My ss is totally manipulative, and is always trying to piss someone off by playing adults against one another. Whether it's bm against bd, or bm against sm, or bm's bf against bm, or gramdma (bm's mother) against bm...the list goes on.

I have a working relationship with our therapists, he was mine before I introduced him to ss, and there are a lot of instances that I perceived things to be one way, and they really were not intended by others as I perceived them to be.

I could see the therapist wanting to see how she answers certain questions when bm and bd are together. Also, one thing my therapist always reminds is that kids of divorce all want the same thing: they want their parents back together. Also, another idea of why the therapist wanted to see bf w/o you is, maybe bm had complaints of how bf is as a father, and the therapist wanted to see bf's reaction to sd w/o your presence. Maybe the therapist was testing bm. In my situation, I have a habit of making bm feel very uncomfortable (unintentional). I am a very assertive woman, knowing this, I have to back off once in a while, otherwise, bm shuts down and won't talk, just yells, and then the results are terrible.

If I were in that situation, knowing what I know about our therapists and how professional he is, I would not take it personal, and I wouldn't be mad at bf either. Maybe what you should do is schedule yourself a one on one appointment with that therapist and tell him/her how frustrated and hurt you felt by being excluded. They can't give you the details of that meeting, but they can explain their purpose behind it.

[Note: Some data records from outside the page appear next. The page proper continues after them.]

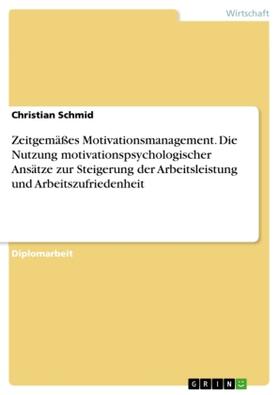 Wirtschaft

Christian Schmid

Zeitgemäßes Motivationsmanagement. Die Nutzung motivationspsychologischer Ansätze zur Steigerung der Arbeitsleistung und Arbeitszufriedenheit

Diplomarbeit

GRIN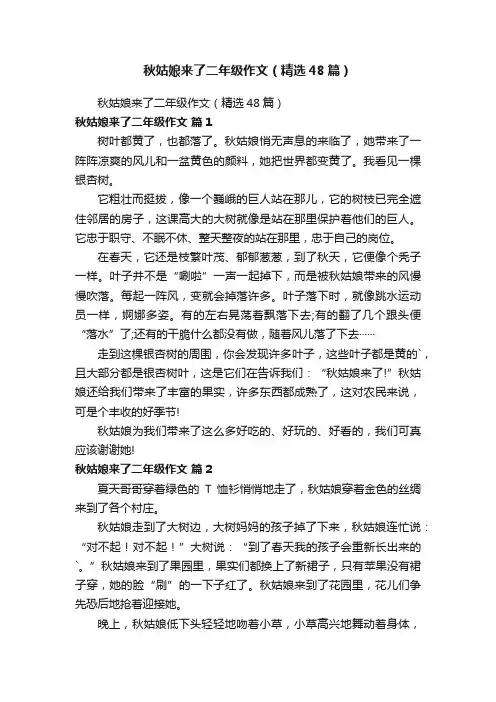 秋姑娘来了二年级作文（精选48篇）

秋姑娘来了二年级作文（精选48篇）

秋姑娘来了二年级作文 篇1

树叶都黄了，也都落了。秋姑娘悄无声息的来临了，她带来了一阵阵凉爽的风儿和一盆黄色的颜料，她把世界都变黄了。我看见一棵银杏树。

它粗壮而挺拔，像一个巍峨的巨人站在那儿，它的树枝已完全遮住邻居的房子，这课高大的大树就像是站在那里保护着他们的巨人。它忠于职守、不眠不休、整天整夜的站在那里，忠于自己的岗位。

在春天，它还是枝繁叶茂、郁郁葱葱，到了秋天，它便像个秃子一样。叶子并不是“唰啦”一声一起掉下，而是被秋姑娘带来的风慢慢吹落。每起一阵风，变就会掉落许多。叶子落下时，就像跳水运动员一样，婀娜多姿。有的左右晃荡着飘落下去;有的翻了几个跟头便“落水”了;还有的干脆什么都没有做，随着风儿落了下去……

走到这棵银杏树的周围，你会发现许多叶子，这些叶子都是黄的`，且大部分都是银杏树叶，这是它们在告诉我们：“秋姑娘来了!”秋姑娘还给我们带来了丰富的果实，许多东西都成熟了，这对农民来说，可是个丰收的好季节!

秋姑娘为我们带来了这么多好吃的、好玩的、好看的，我们可真应该谢谢她!

秋姑娘来了二年级作文 篇2

夏天哥哥穿着绿色的 T 恤衫悄悄地走了，秋姑娘穿着金色的丝绸来到了各个村庄。

秋姑娘走到了大树边，大树妈妈的孩子掉了下来，秋姑娘连忙说：“对不起！对不起！”大树说：“到了春天我的孩子会重新长出来的`。”秋姑娘来到了果园里，果实们都换上了新裙子，只有苹果没有裙子穿，她的脸“刷”的一下子红了。秋姑娘来到了花园里，花儿们争先恐后地抢着迎接她。

晚上，秋姑娘低下头轻轻地吻着小草，小草高兴地舞动着身体，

I know the feeling of being the mother when bm is always creating train wrecks. I KNOW that feeling, so I can imagine how hurt you felt not being included in the resolution. If you like this therapist, and feel this person has provided your family with good results, then I would just exercise faith that this person was having a meeting w/o you with good intentions. Just b/c you were not included doesn't mean the therapist is against you. I know it feels like that sometimes, but they really arent (unless you don't have a good one).

I hope I helped you,
Candice

Dee's picture

I do have a sneaking suspicion that BM may have had something to do with my being excluded and here's why. The therapist's office is in the same building as BM office. The BM had the SD seeing the therapist for about 6 months before we even knew she was seeing him. The BM was hiding the SD visits because the SD was seeing the therapist because of issues at BM house and BM didn't want us to know of them. The BM is ALSO seeing this therapist for herself (and I also have a sneaking suspicion the BM sessions are sometimes charged off to the SD / BF insurance, but that's another issue), which I think is a conflict of interest.

I'm not real confident in this therapist, as you can tell, but unfortunately, that's not really my battle to fight. It is between BM and BF. It's very frustrating sometimes to be the SM because you have to deal with all the bullsh*t but have no control over anything. I would almost bet BM said something to the therapist about her being uncomfortable with me in there. Like Candice, I am assertive too and probably intimidate BM to a degree.

Anyway, I also agree with all of you who said BF was taken off guard. Neither one of us was expecting this and I know it wasn't fair to be so upset with BF. Realist was on target when she said the therapist could have been more professional about the whole thing. If he had come out to the waiting room when we arrived and explained his intentions I could have handled it alot better. Instead he sends SD out to get BF and that was the last I saw of them for 45 minutes. Actually I had worked later during the week in order to take off early Friday to meet with the therapist, so that really steamed me too. BF plans to e-mail the therapist about this incident and explain our (my) displeasure and to be more forthcoming in the future.

We shall see what happens in the future, but to be honest it does make me hesitant to be involved.